Experience Manager and cross-site cookies
The Experience Manager user interface takes the form of an iframe on your staging webpage; therefore, it is treated as a third-party context. This may result in problems with cookies. You must set up your staging website and Experience Manager website in such a way that these problems are avoided.
- Make sure that both websites use the HTTPS protocol
- Make sure that both websites shared the same eTLD (effective Top-Level Domain)
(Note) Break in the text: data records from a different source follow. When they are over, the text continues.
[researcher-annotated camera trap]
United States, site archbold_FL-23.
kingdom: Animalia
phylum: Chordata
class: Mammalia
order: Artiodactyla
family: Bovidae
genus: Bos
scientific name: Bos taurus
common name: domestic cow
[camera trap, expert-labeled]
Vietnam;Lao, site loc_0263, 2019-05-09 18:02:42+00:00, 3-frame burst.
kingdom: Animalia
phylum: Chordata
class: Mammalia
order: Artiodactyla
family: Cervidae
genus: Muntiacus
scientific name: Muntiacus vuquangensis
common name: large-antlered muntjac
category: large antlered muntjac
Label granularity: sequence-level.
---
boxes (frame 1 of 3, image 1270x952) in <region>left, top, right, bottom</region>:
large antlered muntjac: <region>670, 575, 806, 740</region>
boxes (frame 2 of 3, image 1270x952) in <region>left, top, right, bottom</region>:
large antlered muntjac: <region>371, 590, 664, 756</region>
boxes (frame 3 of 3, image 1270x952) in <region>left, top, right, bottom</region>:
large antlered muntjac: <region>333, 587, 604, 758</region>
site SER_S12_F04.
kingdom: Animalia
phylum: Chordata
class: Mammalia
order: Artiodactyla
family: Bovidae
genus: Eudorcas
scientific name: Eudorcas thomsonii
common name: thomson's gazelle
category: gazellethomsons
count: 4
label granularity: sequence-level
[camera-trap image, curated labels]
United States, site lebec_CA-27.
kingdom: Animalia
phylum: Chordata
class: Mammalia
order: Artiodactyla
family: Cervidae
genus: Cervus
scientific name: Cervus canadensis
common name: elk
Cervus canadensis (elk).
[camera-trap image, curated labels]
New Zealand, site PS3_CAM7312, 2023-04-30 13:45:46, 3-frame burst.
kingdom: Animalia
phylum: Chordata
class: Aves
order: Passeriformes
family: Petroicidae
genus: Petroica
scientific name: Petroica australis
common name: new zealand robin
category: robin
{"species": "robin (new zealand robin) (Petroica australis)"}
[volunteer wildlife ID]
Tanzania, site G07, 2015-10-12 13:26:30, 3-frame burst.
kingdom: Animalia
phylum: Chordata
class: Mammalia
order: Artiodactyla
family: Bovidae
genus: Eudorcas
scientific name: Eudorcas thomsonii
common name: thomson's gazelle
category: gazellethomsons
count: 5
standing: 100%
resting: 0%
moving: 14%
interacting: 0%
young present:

| Setup 1 | Setup 2 | Setup 3 | Setup 4 | Setup 5 | Setup 6 | Setup 7 | Setup 8 | |
|---|---|---|---|---|---|---|---|---|
| Experience Manager protocol | HTTP | HTTPS | HTTP | HTTPS | HTTP | HTTPS | HTTP | HTTPS |
| Staging website protocol | HTTP | HTTP | HTTPS | HTTPS | HTTP | HTTP | HTTPS | HTTPS |
| eTLD | same | same | same | same | different | different | different | different |
Now see how each browser handles the various setups:
| Setup 1 | Setup 2 | Setup 3 | Setup 4 | Setup 5 | Setup 6 | Setup 7 | Setup 8 | |
|---|---|---|---|---|---|---|---|---|
| Google Chrome | yes | yes | no | yes | no | no | no | yes |
| Google Chrome incognito mode | yes | no | no | yes | no | no | no | no |
| Mozilla Firefox | yes | yes | no | yes | yes | yes | no | yes |
| Mozilla Firefox private mode | yes | yes | no | yes | yes | yes | no | yes |
| Microsoft Edge | yes | yes | no | yes | no | no | no | yes |
| Microsoft Edge InPrivate | yes | no | no | yes | no | no | no | no |
| Safari | yes | yes | no | yes | no | no | no | yes |
| Safari Private Browsing | yes | no | no | yes | no | no | no | no |
| Microsoft Internet Explorer | yes | yes | no | yes | yes | no | no | no |
As you can see, the only setups that work across all browsers are #1 and #4. Of these, #1 is not secure and therefore not recommended.